**What you need to do:**
1 – Revise the ATF thread from "Mfg specified fluids" up to and including "ATF viscosity parameters.", putting "warranty claims" in place of "warranty coverage".
2 – In the ATF thread, which three Hyundai fluids does bulletin 20-AT-010H say are not interchangeable?

I have some questons to ask about ATF. Most multi vehicle ATF claim to meet a broad range of requirements.Example Hyundai service bulletin state the following.

AT-16-004: use only ATF meeting the SP-IV specification approved by Hyundai. DO NOT use SP-III, or other ATF which may result in degradation of shift quality or transaxle durability

20-AT-010H: SP-III, SP4-M and SP-IV-RR are not interchangeable.

SP4-M supersedes SPH-IV.

Hyundai clearly state that even some of their own fluids are not interchangerable, so how can a multi vehicle ATF be correct over such a broad specification range.
 
Multi vehicle ATFs are suitable for use in a variety of applications but they are not licensed or approved by the mfg who manufactured the vehicle.
how can a multi vehicle ATF be correct over such a broad specification range.

Toyota also states this re: WS and T-IV;

My interpretation (as someone who has used Maxlife in a variety of apps) is the specifications between different ATFs aren't as wide as the mfg would like you to believe, or if they are different greatly, aren't as important as they'd like you to believe. Others will disagree.

Mfg specified fluids for warranty coverage, then maybe not afterward.
 
This is from MaxLife: Hyundai SP-II, SP-III, SP-IV#, SPH-IV#, SP4-M#, SP-IV-RR#



# Low viscosity fluid application, which is outside MaxLifeTM Multi-Vehicle ATF viscosity parameters.



So it appears that at least to me that MaxLife multi vehicle ATF can only be use as SP-II and SP-III.



Am I misunderstanding what MaxLife is saying, other brands of ATF appear to have similar information.
 
The multi-vehicle ATFs claim to meet a wide variety of manufacturer specs that can conflict. Here's a generic made-up example to be easy to understand.

One car company says this one spec must be < 1.0 (whatever units). Another car company says the same spec must be > 2.0 (same units). No generic fluid can meet both specs at once. It can't be both < 1.0 and > 2.0. But the companies that make the multi-vehicle ATFs will essentially claim they do. How?

For recent vehicles with a new-spec ATF, I would be wary of substituting an aftermarket multi-vehicle ATF. Some of the car companies that say use only our ATF have a reputation for finicky transmissions that can easily fail with the wrong fluid.

**Entries:**

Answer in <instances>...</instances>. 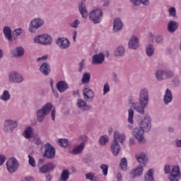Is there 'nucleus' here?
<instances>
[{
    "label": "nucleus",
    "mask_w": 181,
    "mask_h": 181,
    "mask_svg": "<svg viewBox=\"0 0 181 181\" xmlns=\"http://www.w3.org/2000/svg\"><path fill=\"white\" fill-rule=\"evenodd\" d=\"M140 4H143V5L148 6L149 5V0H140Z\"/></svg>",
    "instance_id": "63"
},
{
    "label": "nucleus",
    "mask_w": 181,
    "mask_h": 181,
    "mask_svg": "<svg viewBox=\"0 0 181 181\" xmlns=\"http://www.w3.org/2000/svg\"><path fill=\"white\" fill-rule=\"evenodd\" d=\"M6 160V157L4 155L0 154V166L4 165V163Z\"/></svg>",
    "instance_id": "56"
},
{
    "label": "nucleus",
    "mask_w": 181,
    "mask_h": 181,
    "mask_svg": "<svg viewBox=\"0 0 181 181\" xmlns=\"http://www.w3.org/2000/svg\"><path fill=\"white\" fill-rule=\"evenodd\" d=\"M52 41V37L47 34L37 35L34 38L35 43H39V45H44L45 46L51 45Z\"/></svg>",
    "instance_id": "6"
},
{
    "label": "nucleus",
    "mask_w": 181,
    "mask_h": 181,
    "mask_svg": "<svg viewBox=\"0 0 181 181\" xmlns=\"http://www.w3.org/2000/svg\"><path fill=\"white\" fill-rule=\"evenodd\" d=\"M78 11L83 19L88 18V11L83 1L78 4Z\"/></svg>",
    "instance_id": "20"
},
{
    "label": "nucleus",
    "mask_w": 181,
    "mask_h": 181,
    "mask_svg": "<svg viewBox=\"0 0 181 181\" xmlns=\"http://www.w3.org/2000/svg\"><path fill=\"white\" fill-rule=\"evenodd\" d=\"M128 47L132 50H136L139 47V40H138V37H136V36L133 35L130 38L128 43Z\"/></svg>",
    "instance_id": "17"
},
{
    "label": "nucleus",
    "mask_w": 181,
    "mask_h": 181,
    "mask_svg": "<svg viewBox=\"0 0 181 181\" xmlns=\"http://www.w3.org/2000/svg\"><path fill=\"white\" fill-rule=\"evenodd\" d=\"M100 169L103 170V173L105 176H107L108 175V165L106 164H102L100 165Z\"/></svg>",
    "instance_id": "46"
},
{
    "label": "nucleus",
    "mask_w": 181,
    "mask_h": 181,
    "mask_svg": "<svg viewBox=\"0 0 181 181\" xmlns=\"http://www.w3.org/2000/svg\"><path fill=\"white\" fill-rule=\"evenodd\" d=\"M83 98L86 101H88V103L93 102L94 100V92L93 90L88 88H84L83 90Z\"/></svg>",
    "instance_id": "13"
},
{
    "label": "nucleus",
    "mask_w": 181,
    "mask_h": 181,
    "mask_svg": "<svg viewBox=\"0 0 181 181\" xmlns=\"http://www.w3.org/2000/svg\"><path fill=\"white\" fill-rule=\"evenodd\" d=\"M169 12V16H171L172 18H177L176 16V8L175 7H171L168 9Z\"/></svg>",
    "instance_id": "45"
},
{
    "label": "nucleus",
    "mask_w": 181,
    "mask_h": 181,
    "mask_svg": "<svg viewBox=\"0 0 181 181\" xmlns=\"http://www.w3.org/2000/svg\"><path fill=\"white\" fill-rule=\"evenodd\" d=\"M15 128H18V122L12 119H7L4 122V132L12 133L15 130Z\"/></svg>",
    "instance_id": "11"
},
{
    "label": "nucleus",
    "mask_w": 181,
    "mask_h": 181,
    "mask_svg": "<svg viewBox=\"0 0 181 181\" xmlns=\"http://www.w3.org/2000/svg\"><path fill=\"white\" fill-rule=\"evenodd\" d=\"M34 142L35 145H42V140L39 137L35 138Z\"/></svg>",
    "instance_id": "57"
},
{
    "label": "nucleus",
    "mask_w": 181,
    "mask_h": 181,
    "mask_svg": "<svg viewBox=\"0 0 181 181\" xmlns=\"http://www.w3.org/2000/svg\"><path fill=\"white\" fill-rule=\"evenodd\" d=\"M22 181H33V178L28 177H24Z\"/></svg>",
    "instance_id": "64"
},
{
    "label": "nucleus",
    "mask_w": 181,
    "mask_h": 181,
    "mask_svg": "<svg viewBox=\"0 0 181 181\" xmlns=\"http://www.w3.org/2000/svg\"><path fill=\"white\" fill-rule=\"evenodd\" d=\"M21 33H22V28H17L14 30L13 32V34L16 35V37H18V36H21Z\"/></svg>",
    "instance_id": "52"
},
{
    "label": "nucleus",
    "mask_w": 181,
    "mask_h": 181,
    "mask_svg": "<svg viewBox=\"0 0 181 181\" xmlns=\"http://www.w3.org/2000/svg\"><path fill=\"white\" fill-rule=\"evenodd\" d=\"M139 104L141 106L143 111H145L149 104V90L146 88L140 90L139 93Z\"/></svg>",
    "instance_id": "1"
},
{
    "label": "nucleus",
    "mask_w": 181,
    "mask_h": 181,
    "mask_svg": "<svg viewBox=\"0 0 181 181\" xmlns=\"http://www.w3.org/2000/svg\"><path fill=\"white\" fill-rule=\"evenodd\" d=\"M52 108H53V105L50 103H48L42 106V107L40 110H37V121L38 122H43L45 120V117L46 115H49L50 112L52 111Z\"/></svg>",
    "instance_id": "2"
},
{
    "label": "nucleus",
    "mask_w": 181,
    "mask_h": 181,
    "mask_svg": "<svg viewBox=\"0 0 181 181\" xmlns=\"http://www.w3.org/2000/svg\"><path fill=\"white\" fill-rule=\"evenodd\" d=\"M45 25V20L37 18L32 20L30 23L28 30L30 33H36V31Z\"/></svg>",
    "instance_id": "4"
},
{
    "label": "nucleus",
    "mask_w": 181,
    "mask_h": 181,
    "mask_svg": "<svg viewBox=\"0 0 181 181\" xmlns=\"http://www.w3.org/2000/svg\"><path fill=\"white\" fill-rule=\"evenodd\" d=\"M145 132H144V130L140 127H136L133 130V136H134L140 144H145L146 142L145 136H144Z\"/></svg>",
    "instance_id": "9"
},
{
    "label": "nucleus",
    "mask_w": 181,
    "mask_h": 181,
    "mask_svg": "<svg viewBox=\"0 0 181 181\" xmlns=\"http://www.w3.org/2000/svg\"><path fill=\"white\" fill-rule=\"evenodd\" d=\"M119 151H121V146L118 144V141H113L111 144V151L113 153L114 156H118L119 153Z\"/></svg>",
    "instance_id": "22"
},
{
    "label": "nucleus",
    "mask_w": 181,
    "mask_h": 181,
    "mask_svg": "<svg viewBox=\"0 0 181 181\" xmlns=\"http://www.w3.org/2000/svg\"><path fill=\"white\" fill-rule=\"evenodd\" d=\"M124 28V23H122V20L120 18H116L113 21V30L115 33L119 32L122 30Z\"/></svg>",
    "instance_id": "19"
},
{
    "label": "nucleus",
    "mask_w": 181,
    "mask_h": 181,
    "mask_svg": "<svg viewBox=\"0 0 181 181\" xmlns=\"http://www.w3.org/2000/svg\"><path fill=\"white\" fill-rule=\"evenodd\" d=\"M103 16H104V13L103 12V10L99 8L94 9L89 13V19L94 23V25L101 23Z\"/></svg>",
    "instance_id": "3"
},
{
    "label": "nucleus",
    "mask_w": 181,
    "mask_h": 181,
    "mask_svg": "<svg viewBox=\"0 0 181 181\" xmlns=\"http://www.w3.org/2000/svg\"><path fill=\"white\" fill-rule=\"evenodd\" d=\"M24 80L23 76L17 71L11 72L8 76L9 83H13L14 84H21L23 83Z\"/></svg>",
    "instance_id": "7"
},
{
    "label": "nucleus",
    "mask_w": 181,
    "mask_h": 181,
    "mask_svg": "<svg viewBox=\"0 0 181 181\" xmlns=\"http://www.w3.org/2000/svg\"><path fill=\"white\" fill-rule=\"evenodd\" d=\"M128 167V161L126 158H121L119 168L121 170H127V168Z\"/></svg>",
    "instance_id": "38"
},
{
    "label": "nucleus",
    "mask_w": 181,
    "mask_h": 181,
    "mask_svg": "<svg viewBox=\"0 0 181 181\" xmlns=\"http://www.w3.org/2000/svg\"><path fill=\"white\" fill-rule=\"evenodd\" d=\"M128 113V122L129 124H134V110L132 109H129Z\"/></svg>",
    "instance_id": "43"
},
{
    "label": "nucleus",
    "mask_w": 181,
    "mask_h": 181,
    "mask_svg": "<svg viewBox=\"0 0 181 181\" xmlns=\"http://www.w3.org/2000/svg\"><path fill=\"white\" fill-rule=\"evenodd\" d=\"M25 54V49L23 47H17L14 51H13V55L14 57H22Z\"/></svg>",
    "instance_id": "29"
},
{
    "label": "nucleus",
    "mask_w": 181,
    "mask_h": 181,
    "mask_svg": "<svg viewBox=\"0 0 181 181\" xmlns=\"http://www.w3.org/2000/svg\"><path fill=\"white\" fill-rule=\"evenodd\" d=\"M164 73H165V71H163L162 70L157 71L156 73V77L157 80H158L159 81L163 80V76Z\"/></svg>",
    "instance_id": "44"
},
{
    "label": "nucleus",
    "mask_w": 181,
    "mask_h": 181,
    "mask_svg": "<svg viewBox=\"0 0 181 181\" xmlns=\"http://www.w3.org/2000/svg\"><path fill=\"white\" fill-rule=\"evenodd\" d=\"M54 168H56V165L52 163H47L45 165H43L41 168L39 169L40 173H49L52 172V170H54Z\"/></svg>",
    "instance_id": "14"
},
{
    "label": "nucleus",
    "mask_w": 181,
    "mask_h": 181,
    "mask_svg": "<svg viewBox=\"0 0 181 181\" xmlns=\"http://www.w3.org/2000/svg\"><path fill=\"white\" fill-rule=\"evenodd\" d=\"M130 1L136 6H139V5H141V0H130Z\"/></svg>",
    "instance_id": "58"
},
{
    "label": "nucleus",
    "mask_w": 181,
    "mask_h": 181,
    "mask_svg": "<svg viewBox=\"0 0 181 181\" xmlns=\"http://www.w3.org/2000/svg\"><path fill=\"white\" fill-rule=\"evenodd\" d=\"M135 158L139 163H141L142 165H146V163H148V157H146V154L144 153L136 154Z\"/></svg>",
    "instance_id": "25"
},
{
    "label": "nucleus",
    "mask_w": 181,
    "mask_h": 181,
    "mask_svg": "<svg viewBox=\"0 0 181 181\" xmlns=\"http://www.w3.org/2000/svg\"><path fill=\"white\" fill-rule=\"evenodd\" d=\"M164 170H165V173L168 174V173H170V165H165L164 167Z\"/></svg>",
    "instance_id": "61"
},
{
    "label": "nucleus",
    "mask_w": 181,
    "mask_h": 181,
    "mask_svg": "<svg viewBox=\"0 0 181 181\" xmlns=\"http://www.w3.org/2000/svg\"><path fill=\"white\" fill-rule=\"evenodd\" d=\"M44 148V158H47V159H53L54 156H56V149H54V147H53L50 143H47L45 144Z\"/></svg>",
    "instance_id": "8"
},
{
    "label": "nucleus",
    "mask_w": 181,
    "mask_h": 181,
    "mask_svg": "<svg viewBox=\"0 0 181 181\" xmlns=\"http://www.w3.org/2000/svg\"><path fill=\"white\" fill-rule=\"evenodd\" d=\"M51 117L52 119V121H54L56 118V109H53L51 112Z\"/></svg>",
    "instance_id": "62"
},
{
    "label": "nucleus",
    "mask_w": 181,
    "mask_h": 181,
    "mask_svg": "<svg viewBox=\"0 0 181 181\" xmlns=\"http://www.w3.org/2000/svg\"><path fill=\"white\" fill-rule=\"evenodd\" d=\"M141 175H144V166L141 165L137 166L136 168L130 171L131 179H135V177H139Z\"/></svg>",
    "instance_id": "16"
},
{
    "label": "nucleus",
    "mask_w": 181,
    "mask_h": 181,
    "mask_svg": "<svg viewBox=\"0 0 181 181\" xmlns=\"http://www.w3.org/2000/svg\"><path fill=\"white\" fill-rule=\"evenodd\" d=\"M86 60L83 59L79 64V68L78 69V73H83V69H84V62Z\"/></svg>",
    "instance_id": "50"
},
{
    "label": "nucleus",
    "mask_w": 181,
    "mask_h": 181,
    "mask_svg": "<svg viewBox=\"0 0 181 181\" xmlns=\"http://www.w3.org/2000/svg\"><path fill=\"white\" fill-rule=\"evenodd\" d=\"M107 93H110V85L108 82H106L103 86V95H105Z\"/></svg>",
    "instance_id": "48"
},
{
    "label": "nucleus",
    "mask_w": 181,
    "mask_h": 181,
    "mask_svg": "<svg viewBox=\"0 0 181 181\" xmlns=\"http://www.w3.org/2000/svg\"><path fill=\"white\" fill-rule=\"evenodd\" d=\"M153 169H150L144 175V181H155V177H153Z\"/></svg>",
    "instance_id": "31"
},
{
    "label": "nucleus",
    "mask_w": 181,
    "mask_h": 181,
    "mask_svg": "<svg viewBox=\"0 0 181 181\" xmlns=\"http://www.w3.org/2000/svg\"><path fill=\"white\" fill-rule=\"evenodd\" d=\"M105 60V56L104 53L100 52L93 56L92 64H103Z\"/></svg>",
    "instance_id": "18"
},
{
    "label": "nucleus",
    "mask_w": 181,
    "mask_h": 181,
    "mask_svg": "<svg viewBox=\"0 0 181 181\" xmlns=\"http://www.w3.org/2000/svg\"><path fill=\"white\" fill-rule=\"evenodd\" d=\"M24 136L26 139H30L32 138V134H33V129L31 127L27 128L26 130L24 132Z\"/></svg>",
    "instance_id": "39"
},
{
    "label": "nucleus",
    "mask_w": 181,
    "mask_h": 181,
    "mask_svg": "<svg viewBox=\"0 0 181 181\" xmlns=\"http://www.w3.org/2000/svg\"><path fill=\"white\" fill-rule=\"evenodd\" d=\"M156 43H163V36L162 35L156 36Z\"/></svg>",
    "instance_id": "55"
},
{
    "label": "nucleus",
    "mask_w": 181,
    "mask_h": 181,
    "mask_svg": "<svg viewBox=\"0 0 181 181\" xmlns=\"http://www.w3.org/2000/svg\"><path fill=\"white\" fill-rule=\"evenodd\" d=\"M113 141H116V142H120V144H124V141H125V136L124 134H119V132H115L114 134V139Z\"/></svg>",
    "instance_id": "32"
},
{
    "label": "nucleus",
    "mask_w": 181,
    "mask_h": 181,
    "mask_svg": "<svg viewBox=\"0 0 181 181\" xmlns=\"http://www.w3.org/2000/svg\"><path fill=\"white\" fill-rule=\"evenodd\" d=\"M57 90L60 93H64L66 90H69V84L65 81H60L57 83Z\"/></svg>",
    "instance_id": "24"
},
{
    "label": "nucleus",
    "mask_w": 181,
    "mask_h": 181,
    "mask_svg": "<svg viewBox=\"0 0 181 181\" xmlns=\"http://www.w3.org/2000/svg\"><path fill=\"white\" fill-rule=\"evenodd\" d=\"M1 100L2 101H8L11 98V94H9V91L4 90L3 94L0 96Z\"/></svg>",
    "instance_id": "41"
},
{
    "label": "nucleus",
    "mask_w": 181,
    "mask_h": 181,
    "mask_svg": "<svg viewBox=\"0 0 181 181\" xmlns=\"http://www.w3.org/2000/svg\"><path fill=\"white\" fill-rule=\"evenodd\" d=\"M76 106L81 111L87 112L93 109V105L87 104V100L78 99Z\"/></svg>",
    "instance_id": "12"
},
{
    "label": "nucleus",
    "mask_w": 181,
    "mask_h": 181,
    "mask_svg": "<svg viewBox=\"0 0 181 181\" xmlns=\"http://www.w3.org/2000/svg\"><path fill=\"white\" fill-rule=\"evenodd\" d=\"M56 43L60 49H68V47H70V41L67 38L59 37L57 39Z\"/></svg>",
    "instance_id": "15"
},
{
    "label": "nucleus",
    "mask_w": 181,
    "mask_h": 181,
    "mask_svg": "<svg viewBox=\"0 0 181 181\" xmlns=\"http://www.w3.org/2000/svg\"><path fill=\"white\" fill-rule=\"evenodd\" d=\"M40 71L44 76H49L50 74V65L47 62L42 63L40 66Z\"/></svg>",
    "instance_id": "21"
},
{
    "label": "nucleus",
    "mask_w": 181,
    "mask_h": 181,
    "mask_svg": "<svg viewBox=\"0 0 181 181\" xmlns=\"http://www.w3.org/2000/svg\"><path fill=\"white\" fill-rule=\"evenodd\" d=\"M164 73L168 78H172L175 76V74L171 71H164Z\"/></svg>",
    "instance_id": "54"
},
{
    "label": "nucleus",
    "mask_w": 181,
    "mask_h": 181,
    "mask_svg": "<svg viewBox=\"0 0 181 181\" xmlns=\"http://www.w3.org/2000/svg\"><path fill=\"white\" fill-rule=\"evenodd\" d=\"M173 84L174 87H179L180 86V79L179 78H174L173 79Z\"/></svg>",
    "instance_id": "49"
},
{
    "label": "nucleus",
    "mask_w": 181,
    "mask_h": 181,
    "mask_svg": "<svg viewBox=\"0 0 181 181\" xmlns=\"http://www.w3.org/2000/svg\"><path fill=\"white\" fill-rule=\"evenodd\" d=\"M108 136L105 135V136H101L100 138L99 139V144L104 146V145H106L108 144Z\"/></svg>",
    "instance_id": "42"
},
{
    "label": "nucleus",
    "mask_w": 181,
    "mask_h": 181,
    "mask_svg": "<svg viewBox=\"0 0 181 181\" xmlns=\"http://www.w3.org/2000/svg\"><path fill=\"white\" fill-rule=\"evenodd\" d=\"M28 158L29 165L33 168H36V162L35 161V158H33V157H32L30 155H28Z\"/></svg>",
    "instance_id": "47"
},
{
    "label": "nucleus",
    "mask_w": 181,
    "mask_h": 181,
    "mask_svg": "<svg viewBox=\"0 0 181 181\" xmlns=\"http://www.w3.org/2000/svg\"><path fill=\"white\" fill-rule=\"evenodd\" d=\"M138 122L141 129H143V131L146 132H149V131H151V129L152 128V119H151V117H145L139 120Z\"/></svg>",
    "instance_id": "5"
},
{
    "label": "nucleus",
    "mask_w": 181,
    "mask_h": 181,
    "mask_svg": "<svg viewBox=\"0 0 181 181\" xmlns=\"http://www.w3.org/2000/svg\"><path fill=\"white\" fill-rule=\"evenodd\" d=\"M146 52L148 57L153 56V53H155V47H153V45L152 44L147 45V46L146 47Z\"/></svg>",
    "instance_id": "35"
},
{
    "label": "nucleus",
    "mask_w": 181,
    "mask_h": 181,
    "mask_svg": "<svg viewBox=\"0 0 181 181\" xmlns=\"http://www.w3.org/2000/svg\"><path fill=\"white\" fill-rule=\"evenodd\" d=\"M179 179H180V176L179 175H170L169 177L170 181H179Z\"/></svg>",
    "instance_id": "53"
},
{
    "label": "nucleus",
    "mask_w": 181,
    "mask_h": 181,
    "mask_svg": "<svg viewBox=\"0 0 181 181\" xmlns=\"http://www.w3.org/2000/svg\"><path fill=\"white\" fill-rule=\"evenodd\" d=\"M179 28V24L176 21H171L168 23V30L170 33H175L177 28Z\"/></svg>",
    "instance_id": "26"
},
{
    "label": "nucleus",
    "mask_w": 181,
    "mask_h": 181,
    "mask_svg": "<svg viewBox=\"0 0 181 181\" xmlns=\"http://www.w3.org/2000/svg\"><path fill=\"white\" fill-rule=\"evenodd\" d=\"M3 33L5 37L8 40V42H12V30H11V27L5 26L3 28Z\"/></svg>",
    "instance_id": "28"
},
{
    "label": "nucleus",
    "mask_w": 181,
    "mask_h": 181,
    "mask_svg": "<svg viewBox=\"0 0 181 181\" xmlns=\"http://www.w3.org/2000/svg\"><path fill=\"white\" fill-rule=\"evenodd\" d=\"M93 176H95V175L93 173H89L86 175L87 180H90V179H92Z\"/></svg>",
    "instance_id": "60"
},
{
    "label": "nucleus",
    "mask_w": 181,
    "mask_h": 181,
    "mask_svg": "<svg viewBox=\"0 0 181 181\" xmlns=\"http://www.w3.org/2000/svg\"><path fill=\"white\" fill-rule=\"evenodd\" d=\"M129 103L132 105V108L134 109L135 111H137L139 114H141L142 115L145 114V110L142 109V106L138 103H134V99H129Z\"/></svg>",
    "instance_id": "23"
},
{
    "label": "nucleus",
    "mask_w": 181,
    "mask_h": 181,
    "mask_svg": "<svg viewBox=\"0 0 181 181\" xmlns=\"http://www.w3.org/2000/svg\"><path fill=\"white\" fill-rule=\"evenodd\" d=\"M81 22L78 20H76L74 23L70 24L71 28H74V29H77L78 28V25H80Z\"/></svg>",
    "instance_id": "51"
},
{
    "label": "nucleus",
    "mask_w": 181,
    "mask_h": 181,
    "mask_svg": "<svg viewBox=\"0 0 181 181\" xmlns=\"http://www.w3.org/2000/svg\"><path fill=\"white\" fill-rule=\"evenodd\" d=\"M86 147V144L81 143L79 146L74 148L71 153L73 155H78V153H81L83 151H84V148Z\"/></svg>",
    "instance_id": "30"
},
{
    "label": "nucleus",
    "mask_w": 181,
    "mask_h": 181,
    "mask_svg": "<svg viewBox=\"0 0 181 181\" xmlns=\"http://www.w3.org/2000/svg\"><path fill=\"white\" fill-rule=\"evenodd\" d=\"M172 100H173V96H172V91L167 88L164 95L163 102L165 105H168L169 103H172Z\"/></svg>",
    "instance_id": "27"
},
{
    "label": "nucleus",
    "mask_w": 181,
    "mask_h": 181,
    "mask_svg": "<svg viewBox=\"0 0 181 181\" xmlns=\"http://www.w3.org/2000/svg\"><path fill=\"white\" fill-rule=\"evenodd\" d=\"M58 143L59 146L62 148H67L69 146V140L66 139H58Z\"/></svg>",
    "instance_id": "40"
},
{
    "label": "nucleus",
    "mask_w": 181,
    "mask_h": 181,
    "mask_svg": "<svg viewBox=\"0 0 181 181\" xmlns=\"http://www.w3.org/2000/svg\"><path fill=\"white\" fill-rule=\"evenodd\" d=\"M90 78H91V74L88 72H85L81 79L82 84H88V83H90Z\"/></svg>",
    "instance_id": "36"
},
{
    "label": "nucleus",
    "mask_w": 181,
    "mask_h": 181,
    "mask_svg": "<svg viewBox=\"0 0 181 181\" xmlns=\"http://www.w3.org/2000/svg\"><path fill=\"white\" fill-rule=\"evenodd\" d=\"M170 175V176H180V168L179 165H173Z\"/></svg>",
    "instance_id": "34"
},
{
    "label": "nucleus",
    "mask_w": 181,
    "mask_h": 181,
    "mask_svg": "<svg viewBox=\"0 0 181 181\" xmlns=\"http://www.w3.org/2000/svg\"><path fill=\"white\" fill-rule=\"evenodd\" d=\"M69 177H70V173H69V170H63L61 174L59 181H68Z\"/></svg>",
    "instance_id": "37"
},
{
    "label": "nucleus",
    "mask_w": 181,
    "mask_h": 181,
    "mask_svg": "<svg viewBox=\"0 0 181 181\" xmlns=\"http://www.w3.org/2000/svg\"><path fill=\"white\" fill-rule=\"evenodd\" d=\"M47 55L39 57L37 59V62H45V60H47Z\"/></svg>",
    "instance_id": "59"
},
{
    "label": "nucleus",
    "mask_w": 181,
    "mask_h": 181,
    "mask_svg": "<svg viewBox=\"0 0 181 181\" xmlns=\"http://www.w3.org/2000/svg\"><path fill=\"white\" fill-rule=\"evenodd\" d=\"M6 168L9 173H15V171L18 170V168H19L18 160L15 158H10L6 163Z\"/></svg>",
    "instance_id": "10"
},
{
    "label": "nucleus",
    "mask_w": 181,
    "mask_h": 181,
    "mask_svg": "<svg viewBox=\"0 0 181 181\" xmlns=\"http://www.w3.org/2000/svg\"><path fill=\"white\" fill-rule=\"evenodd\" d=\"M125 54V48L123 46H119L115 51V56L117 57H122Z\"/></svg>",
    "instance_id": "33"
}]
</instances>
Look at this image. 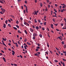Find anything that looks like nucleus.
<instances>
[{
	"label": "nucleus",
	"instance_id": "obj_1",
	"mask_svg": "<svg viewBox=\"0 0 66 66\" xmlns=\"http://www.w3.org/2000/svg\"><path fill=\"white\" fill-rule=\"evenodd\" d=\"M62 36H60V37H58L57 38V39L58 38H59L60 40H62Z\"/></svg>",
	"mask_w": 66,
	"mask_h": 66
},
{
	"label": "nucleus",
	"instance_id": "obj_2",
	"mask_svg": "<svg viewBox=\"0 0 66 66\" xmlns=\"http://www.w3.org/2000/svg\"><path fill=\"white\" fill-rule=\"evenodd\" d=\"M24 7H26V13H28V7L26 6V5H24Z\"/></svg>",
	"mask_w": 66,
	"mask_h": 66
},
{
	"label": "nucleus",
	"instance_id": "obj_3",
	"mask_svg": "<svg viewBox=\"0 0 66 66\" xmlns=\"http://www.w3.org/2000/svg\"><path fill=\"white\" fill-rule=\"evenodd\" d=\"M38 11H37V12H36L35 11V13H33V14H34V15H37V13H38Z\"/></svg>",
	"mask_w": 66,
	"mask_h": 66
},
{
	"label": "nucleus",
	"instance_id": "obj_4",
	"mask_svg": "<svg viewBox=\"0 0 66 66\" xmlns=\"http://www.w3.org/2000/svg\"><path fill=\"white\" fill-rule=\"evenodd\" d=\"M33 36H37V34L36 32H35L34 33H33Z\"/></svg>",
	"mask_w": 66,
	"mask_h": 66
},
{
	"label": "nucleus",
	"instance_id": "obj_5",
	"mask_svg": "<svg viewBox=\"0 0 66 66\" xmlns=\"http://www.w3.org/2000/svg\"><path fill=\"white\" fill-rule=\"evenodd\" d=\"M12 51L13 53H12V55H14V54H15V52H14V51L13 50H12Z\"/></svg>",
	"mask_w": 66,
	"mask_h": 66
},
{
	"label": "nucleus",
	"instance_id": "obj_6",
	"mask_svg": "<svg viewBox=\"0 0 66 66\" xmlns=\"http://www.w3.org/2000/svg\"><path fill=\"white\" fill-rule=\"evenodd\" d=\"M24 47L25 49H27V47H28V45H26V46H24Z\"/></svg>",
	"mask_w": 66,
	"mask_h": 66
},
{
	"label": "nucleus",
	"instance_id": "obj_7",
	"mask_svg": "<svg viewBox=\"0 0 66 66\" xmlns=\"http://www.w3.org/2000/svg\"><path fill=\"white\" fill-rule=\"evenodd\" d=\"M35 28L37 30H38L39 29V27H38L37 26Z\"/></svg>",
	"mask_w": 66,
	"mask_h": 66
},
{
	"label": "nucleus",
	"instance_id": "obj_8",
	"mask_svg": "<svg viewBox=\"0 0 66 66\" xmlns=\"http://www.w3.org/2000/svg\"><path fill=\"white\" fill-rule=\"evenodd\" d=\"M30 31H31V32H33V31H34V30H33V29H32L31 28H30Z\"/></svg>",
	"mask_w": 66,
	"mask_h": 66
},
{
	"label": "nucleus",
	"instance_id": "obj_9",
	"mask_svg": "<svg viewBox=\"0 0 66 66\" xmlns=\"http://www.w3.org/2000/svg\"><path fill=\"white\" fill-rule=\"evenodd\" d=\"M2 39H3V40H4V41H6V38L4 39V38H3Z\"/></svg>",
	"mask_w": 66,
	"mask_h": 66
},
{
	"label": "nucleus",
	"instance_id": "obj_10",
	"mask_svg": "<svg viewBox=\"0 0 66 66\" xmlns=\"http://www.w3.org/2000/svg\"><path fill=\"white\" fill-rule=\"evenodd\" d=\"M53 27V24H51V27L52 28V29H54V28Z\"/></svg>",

**Solutions to the problems:**
1 –
Mfg specified fluids for warranty claims, then maybe not afterward.
 
This is from MaxLife: Hyundai SP-II, SP-III, SP-IV#, SPH-IV#, SP4-M#, SP-IV-RR#



# Low viscosity fluid application, which is outside MaxLifeTM Multi-Vehicle ATF viscosity parameters.

2 – SP-III, SP4-M and SP-IV-RR.